Late last year, I took my two sons on a trip that involved over 24 hours of flying (each way). Yes, I'm still tired.
While my youngest decided to while away the time by running up and down the aisles, my 5-year-old powered through activities, proving once and for all that screen time holds no appeal when you truly invite them to succumb to it. It was about 13 minutes into the flight (when we had not yet even taken off) that I thanked the team at Simply For Flying for creating a genius product that proved to keep Isaac occupied for a good chunk of our travel time. Created by Zurich-based Australian mum of three, Bronwyn Darnoc, Simply For Flying was born out of Bronwyn’s own memories of flying adventures and the records she kept in her very own flight logbook. Searching for a similar product when she had her first (of three) children without any luck, she decided – like so many entrepreneurial mothers do – to simply make it herself. A timeless keepsake that is made up of questionnaires and activities, Simply For Flying’s logbooks encourage children to create memories of their flying experiences, with the help of the captain and crew. It’s not only a brilliant way to pass the time on the flight while generating excitement, but creates a beautiful memory for years to come. We spoke to Bronwyn about Simply For Flying, including what it’s taken to launch the brand, through to her tips for travelling with children (as you’ll see, she’s well equipped to give advice – with three children born in three different countries!).
What prompted the launch of Simply for Flying?
It was 2008 when we left Melbourne with our then 8-month-old son Luca and relocated to Germany. This was his first international trip and I wanted to document it the same way my parents had for me in a flight logbook. I tried to source the same flight logbook but the airline had stopped making them so I had to resort to a professional flight logbook which was quite boring, heavy and bulky looking. It wasn’t until a couple of years later when I tried to source further logbooks I noticed there still weren’t any products on the market that I liked. I pretty much created the flight logbook out of sheer necessity. The intention was actually just to create something for my own children but I quickly realised that others might benefit from my design as well.
Tell us about the flight logbooks - what is the intent behind them?
There’s simply no other means to keep a record of your child’s flight history in this way. We have all saved our kids’ boarding passes but to have each and every flight recorded from a baby’s or child’s very first flight with all its flight data, personal flight memories, the Captain’s Signature and personalised comment is just so special and unique. This can’t be recorded on a tablet or a photo. The flight history will always be something this child can take with them into adulthood and can one day share with his/her own children.

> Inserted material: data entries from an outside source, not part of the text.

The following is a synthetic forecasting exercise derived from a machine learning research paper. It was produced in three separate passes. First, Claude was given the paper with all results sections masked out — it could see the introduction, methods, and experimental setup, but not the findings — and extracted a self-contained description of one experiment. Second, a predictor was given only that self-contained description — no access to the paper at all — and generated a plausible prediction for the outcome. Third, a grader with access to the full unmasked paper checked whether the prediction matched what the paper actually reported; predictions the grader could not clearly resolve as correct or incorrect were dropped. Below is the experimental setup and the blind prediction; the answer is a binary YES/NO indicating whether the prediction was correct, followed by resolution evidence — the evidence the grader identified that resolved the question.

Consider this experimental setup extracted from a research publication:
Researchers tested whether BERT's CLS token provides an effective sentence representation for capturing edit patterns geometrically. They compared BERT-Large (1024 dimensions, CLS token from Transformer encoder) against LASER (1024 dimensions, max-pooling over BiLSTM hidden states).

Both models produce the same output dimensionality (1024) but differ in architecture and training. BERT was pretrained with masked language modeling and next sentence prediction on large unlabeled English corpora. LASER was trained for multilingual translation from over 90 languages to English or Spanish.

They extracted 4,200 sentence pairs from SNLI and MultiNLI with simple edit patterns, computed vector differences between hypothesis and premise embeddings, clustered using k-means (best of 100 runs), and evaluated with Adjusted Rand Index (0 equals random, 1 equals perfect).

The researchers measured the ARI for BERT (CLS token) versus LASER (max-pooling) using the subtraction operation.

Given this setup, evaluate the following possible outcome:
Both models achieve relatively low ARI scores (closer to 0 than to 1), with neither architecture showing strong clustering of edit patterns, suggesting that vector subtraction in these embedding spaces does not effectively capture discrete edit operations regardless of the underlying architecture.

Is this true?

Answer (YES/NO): NO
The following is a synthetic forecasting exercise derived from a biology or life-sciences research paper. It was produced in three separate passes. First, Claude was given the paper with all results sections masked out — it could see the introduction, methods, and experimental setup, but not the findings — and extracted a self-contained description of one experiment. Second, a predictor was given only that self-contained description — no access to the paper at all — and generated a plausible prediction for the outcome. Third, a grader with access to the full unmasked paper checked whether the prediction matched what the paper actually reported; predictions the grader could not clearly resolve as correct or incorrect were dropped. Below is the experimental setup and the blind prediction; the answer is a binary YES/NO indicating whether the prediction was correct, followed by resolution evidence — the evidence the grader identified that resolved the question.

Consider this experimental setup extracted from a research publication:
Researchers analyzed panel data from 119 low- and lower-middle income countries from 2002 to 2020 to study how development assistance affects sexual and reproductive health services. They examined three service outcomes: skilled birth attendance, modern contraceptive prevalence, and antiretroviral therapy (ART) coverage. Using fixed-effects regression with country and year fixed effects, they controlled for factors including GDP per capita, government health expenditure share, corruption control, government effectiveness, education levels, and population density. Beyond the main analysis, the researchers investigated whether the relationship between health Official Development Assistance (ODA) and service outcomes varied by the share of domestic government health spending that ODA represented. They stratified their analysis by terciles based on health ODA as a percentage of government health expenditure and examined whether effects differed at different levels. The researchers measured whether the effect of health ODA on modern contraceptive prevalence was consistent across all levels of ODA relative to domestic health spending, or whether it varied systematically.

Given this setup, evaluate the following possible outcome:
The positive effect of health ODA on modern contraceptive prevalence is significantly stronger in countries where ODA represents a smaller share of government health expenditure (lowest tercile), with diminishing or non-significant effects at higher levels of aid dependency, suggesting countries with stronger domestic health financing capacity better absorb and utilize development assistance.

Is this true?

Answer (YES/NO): NO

Where have your own flight logbooks taken you and your children?
My eldest son now 11 years of age has flown on 232 flights in his short life and visited 22 countries, soon followed by his sister who is two years younger. The youngest – aged two – recently completed her first logbook which can log 42 flights with over 80,000+ Nautical miles already flown. She still has some catching up to do! Their favourite aircraft is the A350, and this year their logbooks will take them to already planned trips – Berlin, Sicily, Amsterdam, Lisbon/Porto, Lombok and Melbourne.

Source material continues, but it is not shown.